L’annonce et la médiatisation outrancière du procès a attiré une immense foule le 02 décembre, premier jour d’audience. Dans un désordre incroyable et dans une salle incapable d’accueillir autant de monde, ni la défense ni les journalistes n’ont pu accéder au procès. Les avocats crient au scandale. Le procès est reporté au 04 décembre, officiellement, en raison de l’absence des conditions nécessaires au déroulement de ce procès. Le collectif de la défense, composé de dizaines d’avocats et de plusieurs bâtonniers, faisant dire à un avocat que le barreau d’Algérie est représenté dans ce procès, nie avoir demandé le report.

Dans une réunion ouverte aux journalistes le collectif de la défense annonce le boycott du procès prévu pour le 04 décembre. Les raisons de cette prise de position sont justifiées par un membre du collectif de défense et bâtonnier d’Alger, Maître Abdelmadjid Sellini, par le non-respect du code des procédures pénales. Il rappelle aussi que la constitution algérienne prévoit clairement que le jugement du Président de la République et du chef de gouvernement relève d’une haute cour rattachée à la Cour Suprême, une haute cour qui n’a jamais été créée. Il s’interroge sur les raisons de la programmation dans une précipitation injustifiée de ce procès à la cour « très exceptionnelle » de Sidi M’hamed, prompte à exécuter les instructions de l’exécutif. L’incompétence de cette cour pourrait être prononcée en cas d’appel contre le jugement rendu pour vice de procédure. Comme il se demande pourquoi un pouvoir exécutif qui a mis en place l’ANIE (l’Autorité Nationale Indépendante des Elections) et amendé le code électoral en moins d’un mois, n’a pas été capable de mettre en place cette haute cour de justice depuis l’arrestation des deux ex premiers ministres.

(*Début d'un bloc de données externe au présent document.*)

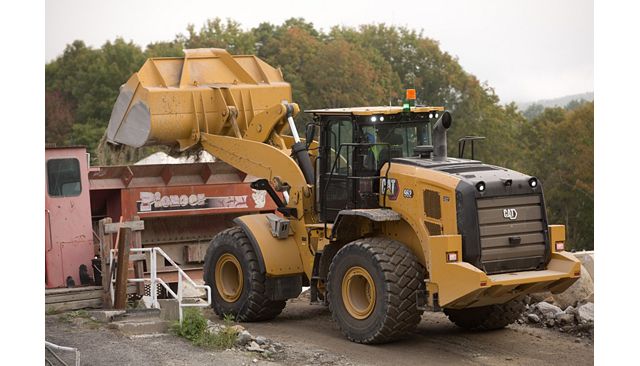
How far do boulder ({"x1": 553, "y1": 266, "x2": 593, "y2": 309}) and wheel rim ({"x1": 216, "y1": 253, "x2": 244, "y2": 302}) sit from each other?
141 inches

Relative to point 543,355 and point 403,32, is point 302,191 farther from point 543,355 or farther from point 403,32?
point 403,32

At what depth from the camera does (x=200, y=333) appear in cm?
1114

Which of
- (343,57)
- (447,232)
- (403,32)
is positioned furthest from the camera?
(403,32)

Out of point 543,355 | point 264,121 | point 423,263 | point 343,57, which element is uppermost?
point 343,57

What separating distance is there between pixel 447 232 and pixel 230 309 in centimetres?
312

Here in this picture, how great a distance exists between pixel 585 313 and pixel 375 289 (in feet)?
8.45

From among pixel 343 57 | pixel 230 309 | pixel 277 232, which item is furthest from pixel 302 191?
pixel 343 57

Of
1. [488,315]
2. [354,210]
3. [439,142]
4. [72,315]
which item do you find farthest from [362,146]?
[72,315]

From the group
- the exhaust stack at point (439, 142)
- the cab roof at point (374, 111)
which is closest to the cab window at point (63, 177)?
the cab roof at point (374, 111)

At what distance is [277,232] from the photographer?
12.6 m

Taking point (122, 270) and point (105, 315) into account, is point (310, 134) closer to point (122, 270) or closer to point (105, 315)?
point (122, 270)

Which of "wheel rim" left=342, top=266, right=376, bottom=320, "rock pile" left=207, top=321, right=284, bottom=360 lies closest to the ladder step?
"rock pile" left=207, top=321, right=284, bottom=360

Il dénonce la politisation de ces affaires en raison de leur programmation dans un contexte pré-électoral et rappelle avec ironie l’engagement de l’état-major à « accompagner la justice », en dépit des lois en vigueur. L’objectif non avoué est certainement l’incitation du corps électoral à participer au prochain scrutin en leur montrant que la « bande » est non seulement sous les verrous, mais jugée et condamnée, quitte à violer les lois et ses procédures.  

Une relique de l’ancien système

 Après la neutralisation des personnalités politiques, considérées par le pouvoir comme étant les animateurs principaux de la contestation, tout est mobilisé pour essayer de courtiser un corps électoral à élire un des cinq candidats en lice pour la présidentielle. Même l’annonce par le Ministère de la Défense Nationale des nouvelles méthodes de vote des militaires est mise à contribution pour convaincre de la transparence du scrutin. Alors que l’exigence de ceux qui rejettent ce vote n’est pas tellement la peur du manque de transparence, que le scrutin lui-même. Quelque que soit l’élu, il ne sera qu’une relique de l’ancien système que les contestataires demandent de changer. Et le débat télévisé entre les candidats prévu le 06 décembre, jour du 42ème Hirak, ne sera qu’une facette de cette parodie de présidentielle « transparente ». L’illégitimité du prochain président sera un autre vice de procédures à ajouter à l’actif de cette aventure aux lendemains incertains.